Monday, March 26, 2012

 

Recently, realtors working with two of Rhode Island’s Fortune 500 companies told me that new employees at those companies are typically advised to look for homes in Massachusetts, where the public schools are better.

The economic loss of this reality is staggering.

I would have liked to have told them that Rhode Island school districts are positioned to do whatever it takes to compete academically with Massachusetts and the world. However, until voters elect more transformational school committee members to replace status quo thinking members in districts, to say so would be premature.

This is an extraordinarily difficult and pivotal moment for Rhode Island. At a time when Rhode Island’s cities and towns are teetering financially, the greatest threat to their survival is that cynicism and despair will drive our families out of the state entirely, leaving us a body without the backbone we need to rise up from the floor. Rhode Island families and businesses, as well as those considering moving to our state, need signs of hope, indications that we are willing to adapt and improve the way we operate our state and serve the people.

One such sign of hope is Blackstone Valley Prep (BVP) Mayoral Academy, a network of three public schools now serving over 500 Rhode Island children from Central Falls, Cumberland, Lincoln and Pawtucket.

This year BVP Mayoral Academy middle school students, who as a group entered the 5th grade far behind state proficiency averages, improved by 25 percentage points in reading and 41 percentage points in math. 89% of 6th graders scored proficient in math on the NECAP test after just one year in a mayoral academy, The BVP Mayoral Academy students outperform all but two sixth grades in RI in math trailing their peers in Barrington Middle School and Compass Charter School in South Kingstown..

Most impressively, in their socio-economically diverse schools BVP Mayoral Academy did not merely “close the achievement gap” between groups from different backgrounds and of different means. More importantly for Rhode Island is that the mayoral academy program catapulted all students toward true global competitiveness.

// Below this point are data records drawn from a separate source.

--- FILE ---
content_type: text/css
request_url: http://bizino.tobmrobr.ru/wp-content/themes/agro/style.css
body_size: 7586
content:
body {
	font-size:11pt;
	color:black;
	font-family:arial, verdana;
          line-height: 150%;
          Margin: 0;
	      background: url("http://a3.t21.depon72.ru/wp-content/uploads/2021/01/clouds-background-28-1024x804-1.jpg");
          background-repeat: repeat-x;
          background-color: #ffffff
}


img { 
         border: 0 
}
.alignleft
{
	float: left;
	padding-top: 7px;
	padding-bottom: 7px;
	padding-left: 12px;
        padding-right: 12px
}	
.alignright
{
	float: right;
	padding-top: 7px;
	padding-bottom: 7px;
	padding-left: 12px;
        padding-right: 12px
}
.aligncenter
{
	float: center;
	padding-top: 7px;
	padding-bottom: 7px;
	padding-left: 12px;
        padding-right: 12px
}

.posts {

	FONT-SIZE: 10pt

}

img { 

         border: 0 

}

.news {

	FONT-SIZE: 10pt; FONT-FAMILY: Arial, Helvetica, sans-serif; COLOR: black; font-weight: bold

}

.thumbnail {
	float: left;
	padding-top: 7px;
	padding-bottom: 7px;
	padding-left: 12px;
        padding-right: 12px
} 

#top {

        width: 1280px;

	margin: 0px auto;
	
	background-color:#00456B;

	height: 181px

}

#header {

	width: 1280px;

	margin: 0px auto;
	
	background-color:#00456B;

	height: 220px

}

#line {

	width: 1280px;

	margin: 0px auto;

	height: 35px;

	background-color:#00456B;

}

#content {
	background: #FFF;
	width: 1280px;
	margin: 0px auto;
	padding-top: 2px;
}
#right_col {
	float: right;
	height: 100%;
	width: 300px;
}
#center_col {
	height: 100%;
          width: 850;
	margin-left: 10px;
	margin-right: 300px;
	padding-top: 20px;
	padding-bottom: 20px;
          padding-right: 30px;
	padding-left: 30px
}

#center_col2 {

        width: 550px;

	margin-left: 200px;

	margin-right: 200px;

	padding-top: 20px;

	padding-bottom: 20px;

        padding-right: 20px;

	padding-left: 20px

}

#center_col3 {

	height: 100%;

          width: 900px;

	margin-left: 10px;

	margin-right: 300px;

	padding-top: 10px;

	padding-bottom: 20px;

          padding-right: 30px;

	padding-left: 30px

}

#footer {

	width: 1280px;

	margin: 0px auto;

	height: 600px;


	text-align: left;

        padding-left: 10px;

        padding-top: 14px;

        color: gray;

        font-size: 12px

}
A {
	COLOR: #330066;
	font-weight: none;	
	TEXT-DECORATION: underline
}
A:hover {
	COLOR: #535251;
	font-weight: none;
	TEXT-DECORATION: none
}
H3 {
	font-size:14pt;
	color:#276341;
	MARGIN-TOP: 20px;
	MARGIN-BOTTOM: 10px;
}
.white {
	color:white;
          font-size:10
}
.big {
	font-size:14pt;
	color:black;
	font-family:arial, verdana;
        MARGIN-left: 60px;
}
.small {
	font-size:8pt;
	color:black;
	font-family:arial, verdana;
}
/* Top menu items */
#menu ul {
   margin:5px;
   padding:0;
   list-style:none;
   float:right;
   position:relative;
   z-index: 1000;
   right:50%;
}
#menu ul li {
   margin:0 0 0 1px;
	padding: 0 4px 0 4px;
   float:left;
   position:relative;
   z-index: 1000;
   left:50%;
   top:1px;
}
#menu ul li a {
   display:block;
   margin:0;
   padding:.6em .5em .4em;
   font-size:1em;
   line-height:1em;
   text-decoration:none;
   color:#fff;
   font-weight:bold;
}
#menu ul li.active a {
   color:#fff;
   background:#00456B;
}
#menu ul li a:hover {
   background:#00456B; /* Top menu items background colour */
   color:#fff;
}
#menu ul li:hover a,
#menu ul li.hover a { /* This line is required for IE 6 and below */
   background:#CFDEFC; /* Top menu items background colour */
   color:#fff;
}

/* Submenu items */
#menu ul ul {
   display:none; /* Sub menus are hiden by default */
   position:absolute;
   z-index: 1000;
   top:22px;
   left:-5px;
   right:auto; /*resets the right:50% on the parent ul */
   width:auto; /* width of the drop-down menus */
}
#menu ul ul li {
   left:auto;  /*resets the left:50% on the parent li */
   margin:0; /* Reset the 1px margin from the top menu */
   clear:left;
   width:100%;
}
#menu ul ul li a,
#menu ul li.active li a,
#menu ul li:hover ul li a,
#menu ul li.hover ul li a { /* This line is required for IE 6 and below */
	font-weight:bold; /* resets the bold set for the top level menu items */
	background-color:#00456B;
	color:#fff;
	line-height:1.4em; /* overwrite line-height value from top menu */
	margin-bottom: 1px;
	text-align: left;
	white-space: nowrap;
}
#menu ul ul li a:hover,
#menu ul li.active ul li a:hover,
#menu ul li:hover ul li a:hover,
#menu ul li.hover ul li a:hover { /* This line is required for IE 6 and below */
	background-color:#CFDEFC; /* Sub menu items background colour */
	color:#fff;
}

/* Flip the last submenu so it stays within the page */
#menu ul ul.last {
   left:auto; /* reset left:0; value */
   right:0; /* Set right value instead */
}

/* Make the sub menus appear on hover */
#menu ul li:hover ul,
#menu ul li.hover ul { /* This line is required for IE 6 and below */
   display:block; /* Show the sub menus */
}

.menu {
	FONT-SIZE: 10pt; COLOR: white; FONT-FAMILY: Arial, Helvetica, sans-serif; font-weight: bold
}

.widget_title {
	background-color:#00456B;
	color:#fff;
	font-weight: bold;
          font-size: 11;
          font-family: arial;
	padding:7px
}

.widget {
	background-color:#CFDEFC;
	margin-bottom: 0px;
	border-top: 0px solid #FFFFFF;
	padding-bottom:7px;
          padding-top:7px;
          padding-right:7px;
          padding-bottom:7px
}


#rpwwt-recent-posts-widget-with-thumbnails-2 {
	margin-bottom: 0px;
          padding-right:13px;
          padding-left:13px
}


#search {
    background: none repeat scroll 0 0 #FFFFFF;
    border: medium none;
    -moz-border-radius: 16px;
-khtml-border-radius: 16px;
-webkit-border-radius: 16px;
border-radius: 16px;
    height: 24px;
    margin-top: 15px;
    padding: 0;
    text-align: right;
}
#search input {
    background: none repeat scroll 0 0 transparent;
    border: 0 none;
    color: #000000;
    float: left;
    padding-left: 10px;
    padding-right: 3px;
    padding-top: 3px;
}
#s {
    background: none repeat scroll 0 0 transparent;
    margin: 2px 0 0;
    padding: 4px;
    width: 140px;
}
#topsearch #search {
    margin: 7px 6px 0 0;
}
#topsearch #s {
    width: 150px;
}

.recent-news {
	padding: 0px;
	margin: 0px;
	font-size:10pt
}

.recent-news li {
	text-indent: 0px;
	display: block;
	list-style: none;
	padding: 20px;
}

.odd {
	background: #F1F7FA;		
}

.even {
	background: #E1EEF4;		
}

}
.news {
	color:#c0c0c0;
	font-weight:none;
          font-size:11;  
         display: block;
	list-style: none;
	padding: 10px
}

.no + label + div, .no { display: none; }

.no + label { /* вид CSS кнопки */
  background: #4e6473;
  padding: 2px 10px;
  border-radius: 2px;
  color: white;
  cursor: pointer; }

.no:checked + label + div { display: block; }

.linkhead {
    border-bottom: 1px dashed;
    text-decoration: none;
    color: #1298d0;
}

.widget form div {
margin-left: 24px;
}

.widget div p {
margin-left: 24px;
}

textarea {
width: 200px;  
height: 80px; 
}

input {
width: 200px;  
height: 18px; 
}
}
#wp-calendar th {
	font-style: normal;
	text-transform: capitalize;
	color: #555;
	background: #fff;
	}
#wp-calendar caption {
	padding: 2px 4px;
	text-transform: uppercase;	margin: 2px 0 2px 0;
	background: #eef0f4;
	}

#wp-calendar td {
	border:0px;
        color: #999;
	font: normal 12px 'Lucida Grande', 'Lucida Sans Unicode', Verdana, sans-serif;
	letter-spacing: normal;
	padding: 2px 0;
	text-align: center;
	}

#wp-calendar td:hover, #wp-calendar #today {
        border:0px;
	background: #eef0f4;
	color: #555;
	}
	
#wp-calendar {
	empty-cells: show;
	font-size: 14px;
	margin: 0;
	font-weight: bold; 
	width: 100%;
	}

In June 2008 the House of Representatives had a thoughtful debate about whether it should allow municipal leaders to open excellent regional public schools for children in their communities, and whether these schools should receive increased autonomy and flexibility in exchange for increased public accountability. The answer was yes. The General Assembly created mayoral academies.

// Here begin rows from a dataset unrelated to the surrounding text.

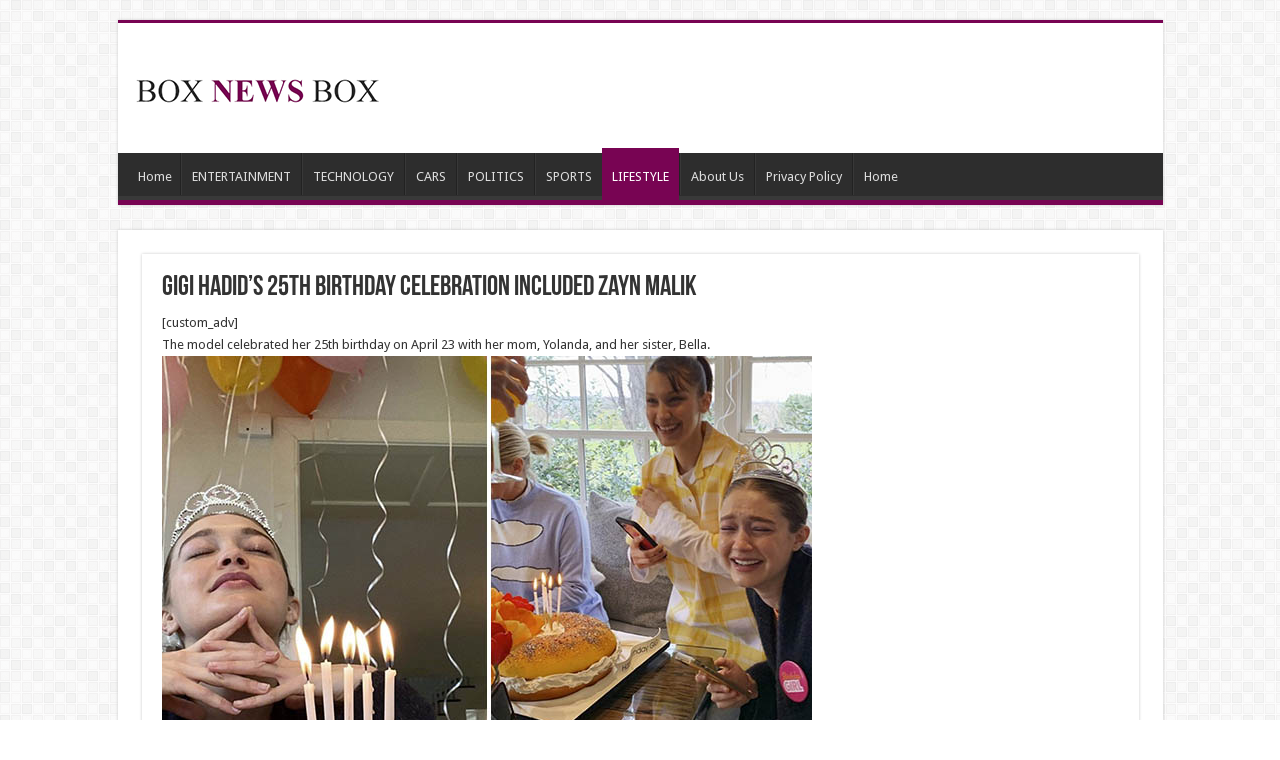

--- FILE ---
content_type: text/html; charset=utf-8
request_url: https://www.google.com/recaptcha/api2/aframe
body_size: 266
content:
<!DOCTYPE HTML><html><head><meta http-equiv="content-type" content="text/html; charset=UTF-8"></head><body><script nonce="3Cpls6BSLFciK8_paiiUPA">/** Anti-fraud and anti-abuse applications only. See google.com/recaptcha */ try{var clients={'sodar':'https://pagead2.googlesyndication.com/pagead/sodar?'};window.addEventListener("message",function(a){try{if(a.source===window.parent){var b=JSON.parse(a.data);var c=clients[b['id']];if(c){var d=document.createElement('img');d.src=c+b['params']+'&rc='+(localStorage.getItem("rc::a")?sessionStorage.getItem("rc::b"):"");window.document.body.appendChild(d);sessionStorage.setItem("rc::e",parseInt(sessionStorage.getItem("rc::e")||0)+1);localStorage.setItem("rc::h",'1764067557490');}}}catch(b){}});window.parent.postMessage("_grecaptcha_ready", "*");}catch(b){}</script></body></html>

That day, Speaker Gordon Fox spoke about his reasons for supporting the legislation. “Vote yes to our children’s future,” the Speaker said, “and let’s give the mayoral academies, with the chief executive officers, the people that run our cities and towns, the opportunity to put a plan together with the best and brightest minds in this world, all for the betterment of Rhode Island.”

In turns out that Speaker Fox and his colleagues in the General Assembly who voted for the mayoral academy legislation were not only courageous but wise.

In 2008, there were those who claimed that mayoral academies would somehow “diminish the quality of education rather than improve it.” In 2012, however, it is obvious that mayors can oversee a network of diverse, regional public schools in a highly accountable, responsible and successful way. Mayoral Academies, given greater autonomy, can nimbly adopt national best practices in a way that leads to rapid and dramatic student success within the parameters of typical budgets.

If embraced Mayoral Academies can help provide the leverage for the change Rhode Island families and businesses are seeking in all public schools.

Municipal leaders did not become involved in mayoral academies simply to improve the lives of the students currently enrolled or the few thousand who might enroll in the future. Municipal Leaders from current or approved mayoral academy enrolling districts represent about half of Rhode Island’s total population and half its public school students. Our responsibility is to them all.

As we marshal our efforts and work together to secure the future of our state, let us remember this: successful innovations should be nurtured and grown, and that those who seek to thwart them are acting out of ignorance or callous self-interest rather than in the best interest of the people of Rhode Island.

Dan McKee is the Mayor of Cumberland.